Global equities (+24.0%) had a blistering year, achieving a clean sweep of successive positive monthly gains and standing out for its low volatility and broad gains across markets and sectors. Share markets started the year with strong tailwinds, after Trump’s surprise US presidential election victory late in 2016 heralded a period of fiscal expansion. The rally soon tired, but emerging evidence of accelerating, synchronised global economic growth boosted equity markets as valuations were increasingly justified by rising earnings expectations.

Investor sentiment was quickly buoyed by receding European political risks, pro-EU election outcomes in the Netherlands, Italy and France and increasing expectations of a softer Brexit result. Offsetting this, US–North Korean tensions mounted as the year progressed. Latterly, markets gained on the legislative advance of Trump’s aggressive US tax reforms, tempered to an extent by signs of a revival of his anti-China trade rhetoric.

As growth gathered momentum, monetary policy gradually tightened with the US Federal Reserve making three quarter-point interest rate increases. Surprisingly robust European growth and inflation also portends more hawkish European Central Bank policy. Bond yields started to rise later in the year in expectation of rising inflation and interest rates as the global economy continues to gather pace. Indeed, our base case expectation is for 2017/2018 to mark the end of a multi-decade bond market rally. On balance, the funds‘ bias towards select global equities was prescient and well rewarded.

South Africans expecting a year of political and economic tumult were not disappointed. Initially, the JSE tracked emerging markets higher on advancing commodity prices and improving global growth. But the firing of Finance Ministers Gordhan and Jonas, surprisingly higher tax increases and S&P Global Ratings’ subsequent sub-investment credit downgrade rattled investors. The economy entered a technical recession in the first part of the year and the country’s structural economic problems ensured only tepid growth thereafter.

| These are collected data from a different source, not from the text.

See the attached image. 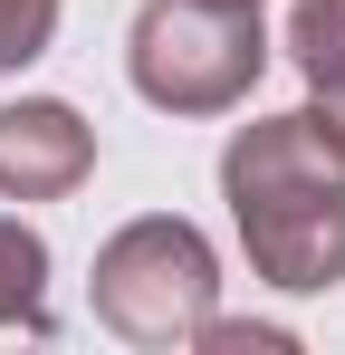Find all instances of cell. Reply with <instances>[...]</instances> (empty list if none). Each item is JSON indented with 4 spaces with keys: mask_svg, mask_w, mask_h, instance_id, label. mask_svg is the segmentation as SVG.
Segmentation results:
<instances>
[{
    "mask_svg": "<svg viewBox=\"0 0 345 355\" xmlns=\"http://www.w3.org/2000/svg\"><path fill=\"white\" fill-rule=\"evenodd\" d=\"M221 202L249 269L288 297H317L345 279V154L326 144L317 106L249 116L221 144Z\"/></svg>",
    "mask_w": 345,
    "mask_h": 355,
    "instance_id": "6da1fadb",
    "label": "cell"
},
{
    "mask_svg": "<svg viewBox=\"0 0 345 355\" xmlns=\"http://www.w3.org/2000/svg\"><path fill=\"white\" fill-rule=\"evenodd\" d=\"M87 173H96V125L67 96L0 106V202H67Z\"/></svg>",
    "mask_w": 345,
    "mask_h": 355,
    "instance_id": "277c9868",
    "label": "cell"
},
{
    "mask_svg": "<svg viewBox=\"0 0 345 355\" xmlns=\"http://www.w3.org/2000/svg\"><path fill=\"white\" fill-rule=\"evenodd\" d=\"M259 67H269V29H259V10H230V0H144L134 39H125L134 96L163 106V116H230V106H249Z\"/></svg>",
    "mask_w": 345,
    "mask_h": 355,
    "instance_id": "3957f363",
    "label": "cell"
},
{
    "mask_svg": "<svg viewBox=\"0 0 345 355\" xmlns=\"http://www.w3.org/2000/svg\"><path fill=\"white\" fill-rule=\"evenodd\" d=\"M57 10H67V0H0V77H19V67L48 58Z\"/></svg>",
    "mask_w": 345,
    "mask_h": 355,
    "instance_id": "52a82bcc",
    "label": "cell"
},
{
    "mask_svg": "<svg viewBox=\"0 0 345 355\" xmlns=\"http://www.w3.org/2000/svg\"><path fill=\"white\" fill-rule=\"evenodd\" d=\"M0 327L48 336V240L19 211H0Z\"/></svg>",
    "mask_w": 345,
    "mask_h": 355,
    "instance_id": "5b68a950",
    "label": "cell"
},
{
    "mask_svg": "<svg viewBox=\"0 0 345 355\" xmlns=\"http://www.w3.org/2000/svg\"><path fill=\"white\" fill-rule=\"evenodd\" d=\"M317 125H326V144L345 154V96H317Z\"/></svg>",
    "mask_w": 345,
    "mask_h": 355,
    "instance_id": "ba28073f",
    "label": "cell"
},
{
    "mask_svg": "<svg viewBox=\"0 0 345 355\" xmlns=\"http://www.w3.org/2000/svg\"><path fill=\"white\" fill-rule=\"evenodd\" d=\"M96 327L125 336V346L144 355H172L202 336V317L221 307V250L192 231V221H172V211H144V221H125V231L96 250Z\"/></svg>",
    "mask_w": 345,
    "mask_h": 355,
    "instance_id": "7a4b0ae2",
    "label": "cell"
},
{
    "mask_svg": "<svg viewBox=\"0 0 345 355\" xmlns=\"http://www.w3.org/2000/svg\"><path fill=\"white\" fill-rule=\"evenodd\" d=\"M288 58L307 96H345V0H288Z\"/></svg>",
    "mask_w": 345,
    "mask_h": 355,
    "instance_id": "8992f818",
    "label": "cell"
},
{
    "mask_svg": "<svg viewBox=\"0 0 345 355\" xmlns=\"http://www.w3.org/2000/svg\"><path fill=\"white\" fill-rule=\"evenodd\" d=\"M230 10H259V0H230Z\"/></svg>",
    "mask_w": 345,
    "mask_h": 355,
    "instance_id": "9c48e42d",
    "label": "cell"
}]
</instances>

Notwithstanding the relief rally after Ramaphosa’s narrow December ANC elective conference victory, the economic outlook remains distressed with strained public finances, a weak consumer, higher taxes and further credit rating downgrades looming. The FTSE/JSE All Share Index (+21.0%) delivered a solid return for the year, advanced largely due to Naspers, stronger commodity prices and a late, sentiment- driven rally in SA Inc. shares.

Given the outlook, Foord’s unit trust portfolios maintain a preference for non-resource companies with foreign earnings, be they listed locally or abroad. Near-dated SA government bonds continue to offer an attractive real yield and the portfolio managers maintain a healthy allocation to select domestically focused companies, including the best managed banks. Global markets should drift higher but we remain somewhat cautious given the late stage of a nine-year expansion cycle. Politics will also likely continue to be the key variable in South Africa in the year ahead.